- Prompt: Repeat every entry below exactly as given.

- Record extracts:
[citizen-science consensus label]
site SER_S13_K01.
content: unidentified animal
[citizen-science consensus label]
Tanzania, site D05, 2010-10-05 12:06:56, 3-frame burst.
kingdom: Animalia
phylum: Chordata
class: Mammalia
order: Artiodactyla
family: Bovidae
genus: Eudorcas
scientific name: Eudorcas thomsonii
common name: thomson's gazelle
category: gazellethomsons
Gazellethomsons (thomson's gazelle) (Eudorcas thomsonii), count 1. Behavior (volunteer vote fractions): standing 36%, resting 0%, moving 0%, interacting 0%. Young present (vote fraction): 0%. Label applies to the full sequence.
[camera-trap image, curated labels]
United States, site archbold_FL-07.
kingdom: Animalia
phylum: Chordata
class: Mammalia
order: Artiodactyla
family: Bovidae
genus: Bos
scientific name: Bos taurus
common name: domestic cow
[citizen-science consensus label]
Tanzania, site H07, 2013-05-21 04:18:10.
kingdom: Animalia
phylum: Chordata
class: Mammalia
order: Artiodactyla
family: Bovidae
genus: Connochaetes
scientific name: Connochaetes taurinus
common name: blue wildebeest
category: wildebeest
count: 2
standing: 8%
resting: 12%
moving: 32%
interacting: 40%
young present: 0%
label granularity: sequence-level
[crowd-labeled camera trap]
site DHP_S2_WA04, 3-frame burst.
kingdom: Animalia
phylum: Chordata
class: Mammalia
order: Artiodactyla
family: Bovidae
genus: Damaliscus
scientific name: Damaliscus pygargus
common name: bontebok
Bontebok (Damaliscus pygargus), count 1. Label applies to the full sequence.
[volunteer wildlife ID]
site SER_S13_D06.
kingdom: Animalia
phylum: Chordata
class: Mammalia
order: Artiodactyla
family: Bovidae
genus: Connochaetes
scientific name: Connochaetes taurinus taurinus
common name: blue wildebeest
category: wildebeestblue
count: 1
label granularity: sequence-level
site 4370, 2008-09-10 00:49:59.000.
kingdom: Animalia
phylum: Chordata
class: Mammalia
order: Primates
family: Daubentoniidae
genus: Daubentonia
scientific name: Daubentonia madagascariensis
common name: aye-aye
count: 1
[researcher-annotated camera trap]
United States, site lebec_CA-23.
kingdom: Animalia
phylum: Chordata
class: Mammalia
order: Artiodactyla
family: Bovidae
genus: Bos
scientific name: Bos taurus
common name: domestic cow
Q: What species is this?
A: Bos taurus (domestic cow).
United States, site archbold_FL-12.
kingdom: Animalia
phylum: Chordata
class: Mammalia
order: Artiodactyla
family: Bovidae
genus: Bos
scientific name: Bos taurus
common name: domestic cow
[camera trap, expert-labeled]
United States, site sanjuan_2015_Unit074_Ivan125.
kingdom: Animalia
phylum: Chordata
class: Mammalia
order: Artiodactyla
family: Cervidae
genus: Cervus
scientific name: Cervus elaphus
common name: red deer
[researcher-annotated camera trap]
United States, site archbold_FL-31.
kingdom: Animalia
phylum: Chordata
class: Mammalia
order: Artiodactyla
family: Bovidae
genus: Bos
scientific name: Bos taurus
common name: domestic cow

- Written response:
[citizen-science consensus label]
site SER_S13_K01.
content: unidentified animal
[citizen-science consensus label]
Tanzania, site D05, 2010-10-05 12:06:56, 3-frame burst.
kingdom: Animalia
phylum: Chordata
class: Mammalia
order: Artiodactyla
family: Bovidae
genus: Eudorcas
scientific name: Eudorcas thomsonii
common name: thomson's gazelle
category: gazellethomsons
Gazellethomsons (thomson's gazelle) (Eudorcas thomsonii), count 1. Behavior (volunteer vote fractions): standing 36%, resting 0%, moving 0%, interacting 0%. Young present (vote fraction): 0%. Label applies to the full sequence.
[camera-trap image, curated labels]
United States, site archbold_FL-07.
kingdom: Animalia
phylum: Chordata
class: Mammalia
order: Artiodactyla
family: Bovidae
genus: Bos
scientific name: Bos taurus
common name: domestic cow
[citizen-science consensus label]
Tanzania, site H07, 2013-05-21 04:18:10.
kingdom: Animalia
phylum: Chordata
class: Mammalia
order: Artiodactyla
family: Bovidae
genus: Connochaetes
scientific name: Connochaetes taurinus
common name: blue wildebeest
category: wildebeest
count: 2
standing: 8%
resting: 12%
moving: 32%
interacting: 40%
young present: 0%
label granularity: sequence-level
[crowd-labeled camera trap]
site DHP_S2_WA04, 3-frame burst.
kingdom: Animalia
phylum: Chordata
class: Mammalia
order: Artiodactyla
family: Bovidae
genus: Damaliscus
scientific name: Damaliscus pygargus
common name: bontebok
Bontebok (Damaliscus pygargus), count 1. Label applies to the full sequence.
[volunteer wildlife ID]
site SER_S13_D06.
kingdom: Animalia
phylum: Chordata
class: Mammalia
order: Artiodactyla
family: Bovidae
genus: Connochaetes
scientific name: Connochaetes taurinus taurinus
common name: blue wildebeest
category: wildebeestblue
count: 1
label granularity: sequence-level
site 4370, 2008-09-10 00:49:59.000.
kingdom: Animalia
phylum: Chordata
class: Mammalia
order: Primates
family: Daubentoniidae
genus: Daubentonia
scientific name: Daubentonia madagascariensis
common name: aye-aye
count: 1
[researcher-annotated camera trap]
United States, site lebec_CA-23.
kingdom: Animalia
phylum: Chordata
class: Mammalia
order: Artiodactyla
family: Bovidae
genus: Bos
scientific name: Bos taurus
common name: domestic cow
Q: What species is this?
A: Bos taurus (domestic cow).
United States, site archbold_FL-12.
kingdom: Animalia
phylum: Chordata
class: Mammalia
order: Artiodactyla
family: Bovidae
genus: Bos
scientific name: Bos taurus
common name: domestic cow
[camera trap, expert-labeled]
United States, site sanjuan_2015_Unit074_Ivan125.
kingdom: Animalia
phylum: Chordata
class: Mammalia
order: Artiodactyla
family: Cervidae
genus: Cervus
scientific name: Cervus elaphus
common name: red deer
[researcher-annotated camera trap]
United States, site archbold_FL-31.
kingdom: Animalia
phylum: Chordata
class: Mammalia
order: Artiodactyla
family: Bovidae
genus: Bos
scientific name: Bos taurus
common name: domestic cow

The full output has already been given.